● **PROBLEM TO WORK ON**:
Beginning with the line that contains "Does the placement", extract each line through the end of the listing below, with no additions or omissions.

● **GIVEN ENTRIES**:

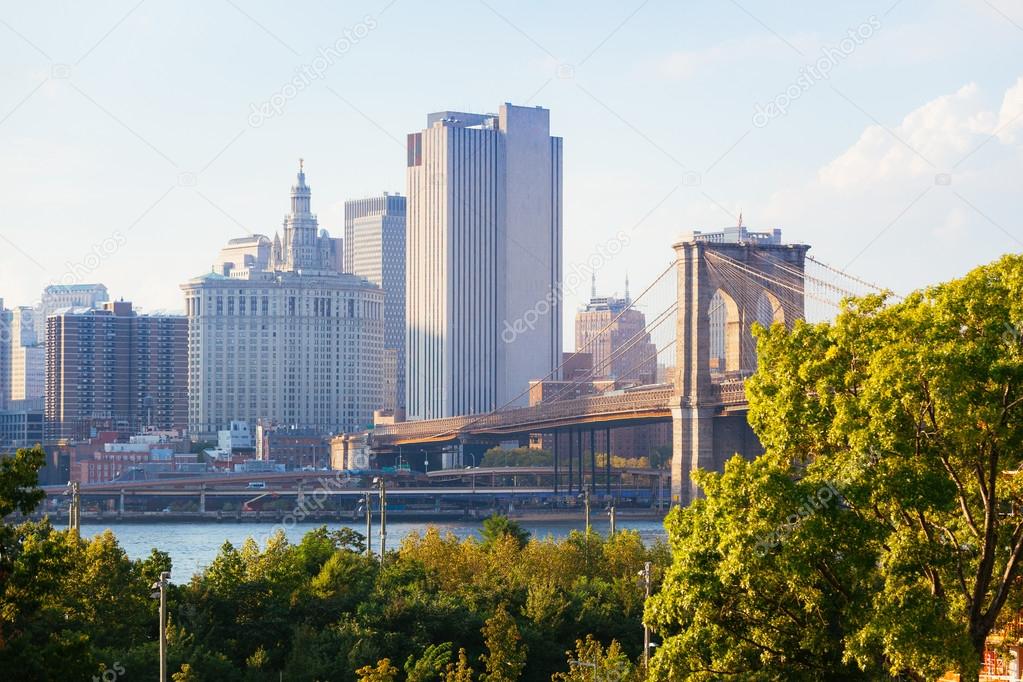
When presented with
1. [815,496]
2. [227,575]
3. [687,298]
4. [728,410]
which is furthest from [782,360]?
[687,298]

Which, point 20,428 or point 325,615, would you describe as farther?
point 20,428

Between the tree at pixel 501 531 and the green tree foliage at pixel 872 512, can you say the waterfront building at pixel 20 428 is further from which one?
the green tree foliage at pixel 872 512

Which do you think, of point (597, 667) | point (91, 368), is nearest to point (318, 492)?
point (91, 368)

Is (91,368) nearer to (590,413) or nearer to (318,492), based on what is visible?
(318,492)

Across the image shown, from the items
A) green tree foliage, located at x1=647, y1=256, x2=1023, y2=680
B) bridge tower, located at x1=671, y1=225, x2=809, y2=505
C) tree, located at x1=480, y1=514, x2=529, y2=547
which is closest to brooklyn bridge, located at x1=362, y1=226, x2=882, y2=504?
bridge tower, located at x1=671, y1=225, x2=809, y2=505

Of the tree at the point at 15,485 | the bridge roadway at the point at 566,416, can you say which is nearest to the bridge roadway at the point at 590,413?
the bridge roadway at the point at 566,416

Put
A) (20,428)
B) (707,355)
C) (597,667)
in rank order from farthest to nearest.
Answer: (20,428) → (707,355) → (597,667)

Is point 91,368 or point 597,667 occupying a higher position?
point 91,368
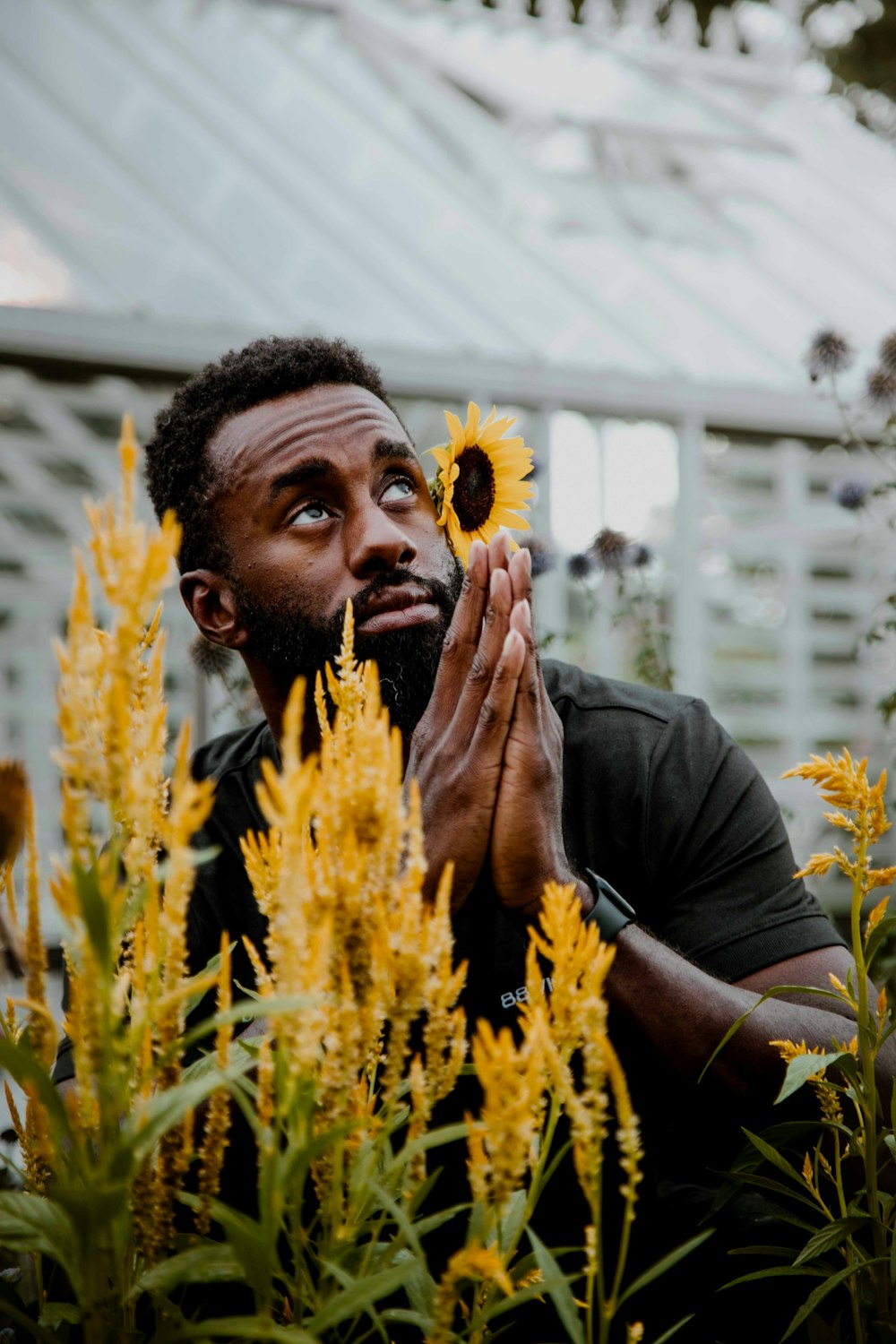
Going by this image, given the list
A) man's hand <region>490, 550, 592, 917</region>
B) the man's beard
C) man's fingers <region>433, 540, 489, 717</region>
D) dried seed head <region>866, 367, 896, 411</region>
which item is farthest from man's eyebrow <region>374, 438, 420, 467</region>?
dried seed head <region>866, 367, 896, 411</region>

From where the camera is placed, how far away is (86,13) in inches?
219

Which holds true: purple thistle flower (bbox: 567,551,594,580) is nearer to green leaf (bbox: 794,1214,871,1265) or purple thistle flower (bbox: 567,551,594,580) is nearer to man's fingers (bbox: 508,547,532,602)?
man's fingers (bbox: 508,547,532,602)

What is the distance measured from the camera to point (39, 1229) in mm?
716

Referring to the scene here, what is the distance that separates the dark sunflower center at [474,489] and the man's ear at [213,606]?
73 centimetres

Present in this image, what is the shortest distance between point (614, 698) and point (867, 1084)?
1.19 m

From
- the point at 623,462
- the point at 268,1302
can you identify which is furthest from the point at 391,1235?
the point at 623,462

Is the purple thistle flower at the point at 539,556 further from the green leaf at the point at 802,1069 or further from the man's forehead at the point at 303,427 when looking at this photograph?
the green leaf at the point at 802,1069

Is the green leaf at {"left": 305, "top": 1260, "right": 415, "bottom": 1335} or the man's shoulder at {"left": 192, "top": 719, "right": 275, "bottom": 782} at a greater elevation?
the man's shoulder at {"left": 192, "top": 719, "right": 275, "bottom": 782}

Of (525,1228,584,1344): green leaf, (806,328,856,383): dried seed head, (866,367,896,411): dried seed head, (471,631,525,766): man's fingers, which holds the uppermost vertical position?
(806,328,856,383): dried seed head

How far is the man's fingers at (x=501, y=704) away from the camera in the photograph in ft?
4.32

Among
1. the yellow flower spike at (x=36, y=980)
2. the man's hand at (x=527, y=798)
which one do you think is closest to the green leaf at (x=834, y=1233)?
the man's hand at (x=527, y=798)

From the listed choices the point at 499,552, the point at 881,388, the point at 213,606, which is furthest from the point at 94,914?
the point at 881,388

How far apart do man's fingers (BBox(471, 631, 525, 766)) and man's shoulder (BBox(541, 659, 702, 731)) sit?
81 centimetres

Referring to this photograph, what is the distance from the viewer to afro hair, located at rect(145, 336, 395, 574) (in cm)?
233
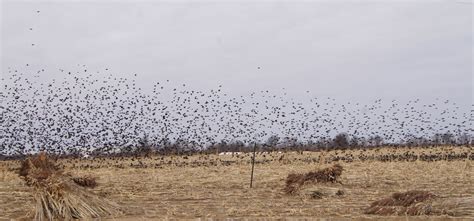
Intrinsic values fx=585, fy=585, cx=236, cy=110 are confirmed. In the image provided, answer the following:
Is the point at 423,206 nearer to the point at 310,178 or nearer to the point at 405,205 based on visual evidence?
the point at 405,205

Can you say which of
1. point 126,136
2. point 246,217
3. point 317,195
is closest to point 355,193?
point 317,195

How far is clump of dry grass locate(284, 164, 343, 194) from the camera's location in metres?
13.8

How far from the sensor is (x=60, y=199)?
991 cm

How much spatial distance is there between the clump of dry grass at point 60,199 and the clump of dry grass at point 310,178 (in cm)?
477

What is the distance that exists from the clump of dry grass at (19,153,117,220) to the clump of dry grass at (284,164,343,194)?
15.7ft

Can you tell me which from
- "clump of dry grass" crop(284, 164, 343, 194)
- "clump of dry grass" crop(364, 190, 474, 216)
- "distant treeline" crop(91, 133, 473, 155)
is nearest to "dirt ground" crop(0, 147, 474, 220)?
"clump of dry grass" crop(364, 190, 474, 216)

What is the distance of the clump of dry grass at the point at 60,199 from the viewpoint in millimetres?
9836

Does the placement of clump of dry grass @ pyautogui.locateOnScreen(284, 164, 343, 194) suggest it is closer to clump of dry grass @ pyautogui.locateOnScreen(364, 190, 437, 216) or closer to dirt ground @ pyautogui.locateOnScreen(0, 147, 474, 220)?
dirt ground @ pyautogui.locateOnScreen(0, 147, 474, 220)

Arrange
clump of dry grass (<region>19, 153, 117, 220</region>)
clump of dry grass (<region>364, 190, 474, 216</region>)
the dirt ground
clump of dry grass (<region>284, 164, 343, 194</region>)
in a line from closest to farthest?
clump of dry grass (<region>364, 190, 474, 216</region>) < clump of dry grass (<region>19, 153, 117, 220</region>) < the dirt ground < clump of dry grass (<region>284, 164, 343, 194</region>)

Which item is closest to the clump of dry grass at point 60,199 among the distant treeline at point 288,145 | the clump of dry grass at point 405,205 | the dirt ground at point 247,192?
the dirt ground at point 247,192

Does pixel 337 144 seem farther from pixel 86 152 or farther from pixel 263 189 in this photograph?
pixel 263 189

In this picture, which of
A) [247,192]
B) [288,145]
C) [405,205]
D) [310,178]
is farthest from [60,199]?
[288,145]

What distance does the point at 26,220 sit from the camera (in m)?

● **EXERCISE SOLUTION**:
Does the placement of clump of dry grass @ pyautogui.locateOnScreen(284, 164, 343, 194) suggest it is closer to clump of dry grass @ pyautogui.locateOnScreen(364, 190, 437, 216) or closer to dirt ground @ pyautogui.locateOnScreen(0, 147, 474, 220)?
dirt ground @ pyautogui.locateOnScreen(0, 147, 474, 220)

Arrange
clump of dry grass (<region>19, 153, 117, 220</region>)
clump of dry grass (<region>364, 190, 474, 216</region>)
the dirt ground
clump of dry grass (<region>284, 164, 343, 194</region>)
in a line from closest to farthest?
clump of dry grass (<region>364, 190, 474, 216</region>) < clump of dry grass (<region>19, 153, 117, 220</region>) < the dirt ground < clump of dry grass (<region>284, 164, 343, 194</region>)

Which item is closest to the clump of dry grass at point 60,199 among the distant treeline at point 288,145 | the clump of dry grass at point 405,205 | the dirt ground at point 247,192?
the dirt ground at point 247,192

Does pixel 337 144 seem farther from pixel 86 152 or farther from pixel 263 189 in this photograph?
pixel 263 189

In this picture, which of
A) [247,192]
B) [288,145]
C) [405,205]
D) [310,178]
is farthest from [60,199]?
[288,145]

What distance does the point at 26,220 sit from the camera (in m)?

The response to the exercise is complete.